**YOUR INSTRUCTIONS**
The records below must be copied in full; omit the images.

─── EXTRACTED INFORMATION

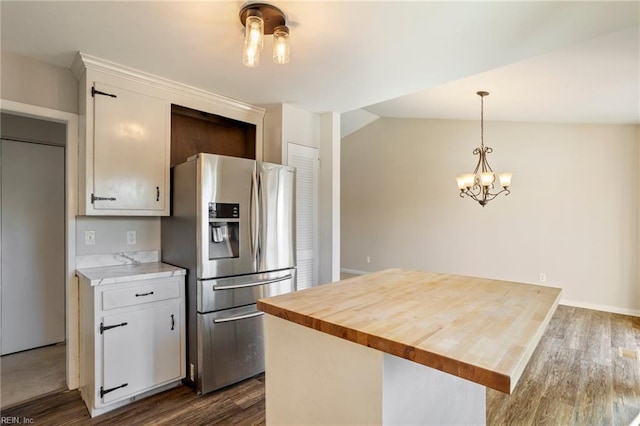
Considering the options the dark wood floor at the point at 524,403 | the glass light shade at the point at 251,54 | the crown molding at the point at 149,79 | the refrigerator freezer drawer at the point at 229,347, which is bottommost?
the dark wood floor at the point at 524,403

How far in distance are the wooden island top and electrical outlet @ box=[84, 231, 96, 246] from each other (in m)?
1.83

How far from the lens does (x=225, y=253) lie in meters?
2.50

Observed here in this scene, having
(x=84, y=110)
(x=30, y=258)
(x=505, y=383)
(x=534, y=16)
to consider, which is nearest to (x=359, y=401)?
(x=505, y=383)

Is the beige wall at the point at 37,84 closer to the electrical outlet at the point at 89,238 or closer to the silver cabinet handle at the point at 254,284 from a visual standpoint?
the electrical outlet at the point at 89,238

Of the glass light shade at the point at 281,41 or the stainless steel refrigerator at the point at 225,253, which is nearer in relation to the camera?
the glass light shade at the point at 281,41

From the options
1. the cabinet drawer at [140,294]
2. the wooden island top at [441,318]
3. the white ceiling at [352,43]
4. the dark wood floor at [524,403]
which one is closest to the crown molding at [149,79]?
the white ceiling at [352,43]

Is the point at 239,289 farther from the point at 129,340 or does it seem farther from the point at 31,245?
the point at 31,245

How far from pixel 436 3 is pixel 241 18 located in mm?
991

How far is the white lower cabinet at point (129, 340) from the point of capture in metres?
2.09

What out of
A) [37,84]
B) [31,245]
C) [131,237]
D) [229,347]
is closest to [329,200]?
[229,347]

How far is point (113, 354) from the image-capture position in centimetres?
213

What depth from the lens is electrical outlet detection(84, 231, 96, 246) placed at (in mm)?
2463

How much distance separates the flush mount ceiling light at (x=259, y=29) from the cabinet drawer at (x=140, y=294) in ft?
5.37

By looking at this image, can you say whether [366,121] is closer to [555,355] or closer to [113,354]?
Result: [555,355]
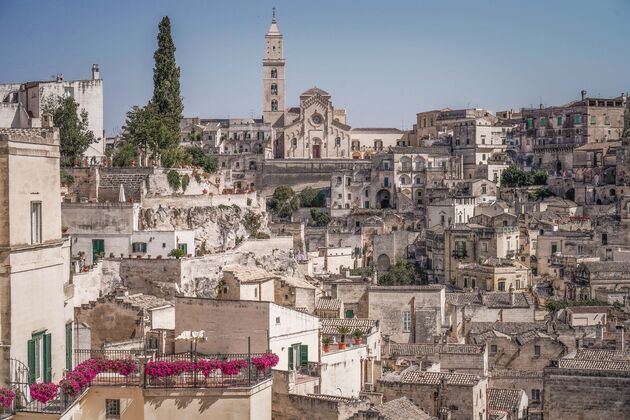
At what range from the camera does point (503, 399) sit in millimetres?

──────

**THE ANSWER**
Considering the options the dark wood floor at the point at 524,403 | the glass light shade at the point at 251,54 | the crown molding at the point at 149,79 | the refrigerator freezer drawer at the point at 229,347, which is bottommost?
the dark wood floor at the point at 524,403

How far in distance are the wooden island top and electrical outlet @ box=[84, 231, 96, 246] from each other (in m)?
1.83

How far from the lens does (x=225, y=253) lie in meters?
2.50

Observed here in this scene, having
(x=84, y=110)
(x=30, y=258)
(x=505, y=383)
(x=534, y=16)
to consider, which is nearest to (x=359, y=401)?
(x=505, y=383)

Is the beige wall at the point at 37,84 closer to the electrical outlet at the point at 89,238 or closer to the silver cabinet handle at the point at 254,284 from a visual standpoint?
the electrical outlet at the point at 89,238

Of the glass light shade at the point at 281,41 or the stainless steel refrigerator at the point at 225,253, which is nearer in relation to the camera?
the glass light shade at the point at 281,41

From the options
1. the cabinet drawer at [140,294]
2. the wooden island top at [441,318]
3. the white ceiling at [352,43]
4. the dark wood floor at [524,403]
which one is closest to the crown molding at [149,79]?
the white ceiling at [352,43]

Is the point at 239,289 farther from the point at 129,340 or does it seem farther from the point at 31,245?
the point at 31,245

How far from pixel 436 3 is pixel 241 18 located in mm?
991

How far is the white lower cabinet at point (129, 340) from the point of capture in metres?
2.09

What out of
A) [37,84]
B) [31,245]
C) [131,237]
D) [229,347]
is closest to [329,200]?
[229,347]

How far is point (113, 354) from the image-capture position in centimetres?
213

What depth from the lens is electrical outlet detection(84, 231, 96, 246) placed at (in mm)?
2463

How much distance separates the flush mount ceiling light at (x=259, y=29) from the cabinet drawer at (x=140, y=294) in ft?
5.37

By looking at this image, can you say whether [366,121] is closer to [555,355] or closer to [113,354]?
Result: [555,355]
At what range from the camera does point (503, 399) sit in millimetres?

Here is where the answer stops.